• _Explore the material_:
a) From the text-to-speech page, list every example it gives of what a single text token can be.
b) According to the text-to-speech page, roughly how many tokens per second does a TTS model predict when it uses a neural audio codec?
c) Write the next part of the text-to-speech page, starting after its last sentence.

• _Page excerpt_:
━━━━━━━━━━━━━━━━━━━━

Text-to-speech systems used to be their own weird corner of AI. Different architectures, different training methods, different everything. Then someone realised: what if we just treat audio like text? Generate it one token at a time, left to right, using the same transformer architecture that powers ChatGPT?
Samuel Humeau from Mistral walked through how TTS architecture converged on the same autoregressive approach as large language models. The technical reason is information density. The business reason is cost. And the reason it works at all is a trick called neural audio codecs.
The Problem: Audio Has Too Much Information
Language models generate text one token at a time. Each token is a chunk of meaning - a word, part of a word, a punctuation mark. The model predicts the next token, then the next, until it's done. Simple. Sequential. Efficient.
Audio doesn't work like that. A single second of speech contains 16,000 to 48,000 samples depending on quality. If you tried to generate each sample one at a time, you'd be waiting hours for a ten-second clip. The information density is too high. You need a way to compress audio into something token-like.
That's what neural audio codecs do. They take raw audio waveforms and encode them into a sequence of discrete tokens - integers that represent chunks of sound. Instead of predicting 48,000 samples per second, the TTS model predicts maybe 50 tokens per second. The codec handles the rest, decoding those tokens back into smooth audio.
This is why modern TTS models look like LLMs. They're not generating audio directly. They're generating codec tokens. The architecture is the same because the problem is the same - predict the next token in a sequence.
Streaming: The Latency Fix
Autoregressive generation has a downside. You can't generate the end of a sentence until you've generated the beginning. For text, that's fine - people read left to right anyway. For audio, it's a problem. Nobody wants to wait five seconds of silence before the voice agent starts speaking.

━━━━━━━━━━━━━━━━━━━━

• _Dataset content_:
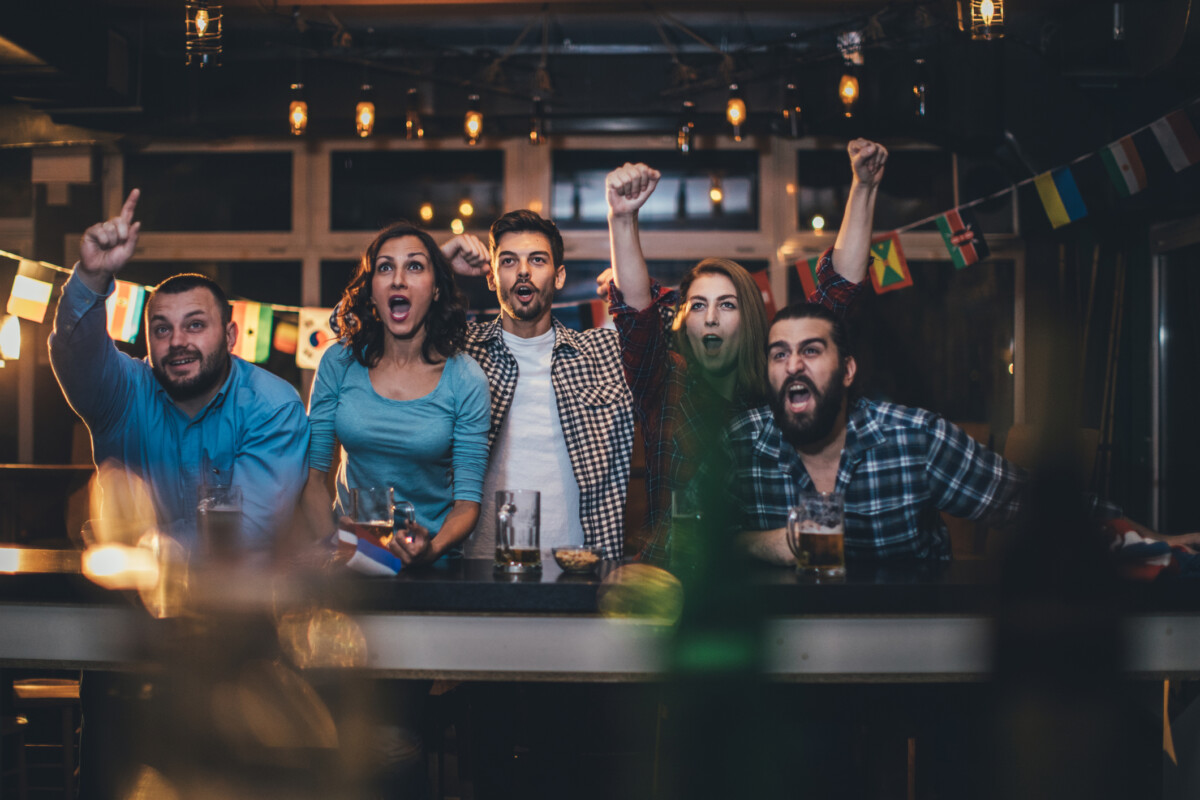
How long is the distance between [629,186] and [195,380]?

━━━━━━━━━━━━━━━━━━━━

• _Answers provided_:
a)
- a word
- part of a word
- a punctuation mark

b) About 50 tokens per second.

c)
The solution is streaming. Instead of generating the entire audio sequence and then playing it, the model generates tokens in small chunks and starts playback immediately. As soon as the first few tokens are ready, the codec decodes them and the speaker plays them. The model is still generating the rest of the sentence in the background.
This works because audio is forgiving. A 100-millisecond delay between chunks is imperceptible. The human ear doesn't notice the seams. The codec smooths over the joins, and what you hear is continuous speech.
The challenge is keeping the pipeline full. If the model generates tokens slower than the codec consumes them, playback stutters. If the model generates too fast, you're wasting compute. Streaming TTS is a balancing act between latency and throughput. Get it right, and you have real-time voice agents. Get it wrong, and you have robotic pauses mid-sentence.
The Cost Problem
Voice agents are expensive. Not because the models are large - though they are - but because they run constantly. A chatbot generates one response per user message. A voice agent generates audio for every word spoken, in both directions. The compute adds up fast.
This is the real barrier to voice agents at scale. The technology works. The latency is manageable. But the cost per interaction is higher than text-based agents, and that limits where you can deploy them. Customer service calls, sure. Casual chat apps, maybe not.
Humeau's point is that codec efficiency is the lever. Better codecs mean fewer tokens per second of audio. Fewer tokens mean less compute. Less compute means lower cost. The architecture is settled - autoregressive transformers won. The next frontier is making them cheap enough to run everywhere.
Voice Cloning: The Easy Part
Modern TTS models can clone voices from a few seconds of audio. You speak for ten seconds, the model learns your vocal characteristics, and it can generate speech in your voice indefinitely. This is called few-shot voice cloning, and it's surprisingly straightforward.
The model doesn't learn your voice from scratch. It already knows how to generate thousands of voices - that's what it learned during pre-training. When you give it a sample of your voice, it's just finding the right point in that voice space. The codec encodes your voice into a set of parameters, and the model uses those parameters to steer generation.
The hard part isn't cloning a voice. It's cloning a voice while preserving prosody - the rhythm, emphasis, and emotion of natural speech. A flat monotone reading of text sounds robotic even if the voice itself is perfect. The best TTS models learn prosody from context, adjusting pitch and pacing based on sentence structure and punctuation. But this is still a weak point. Most synthetic voices sound slightly off, not because the timbre is wrong, but because the delivery is too neutral.
What This Means for Builders
If you're building a voice agent, the architecture question is settled. Use an autoregressive transformer. Use a neural audio codec. Stream the output. The tricky parts are latency tuning and cost management. How much compute can you afford per interaction? How much delay can users tolerate?
The other question is whether you need voice at all. Text-based agents are cheaper, faster, and often more useful. Voice makes sense when hands are busy or screens aren't available. But for most applications, text is still the better interface. Voice is the premium option, not the default.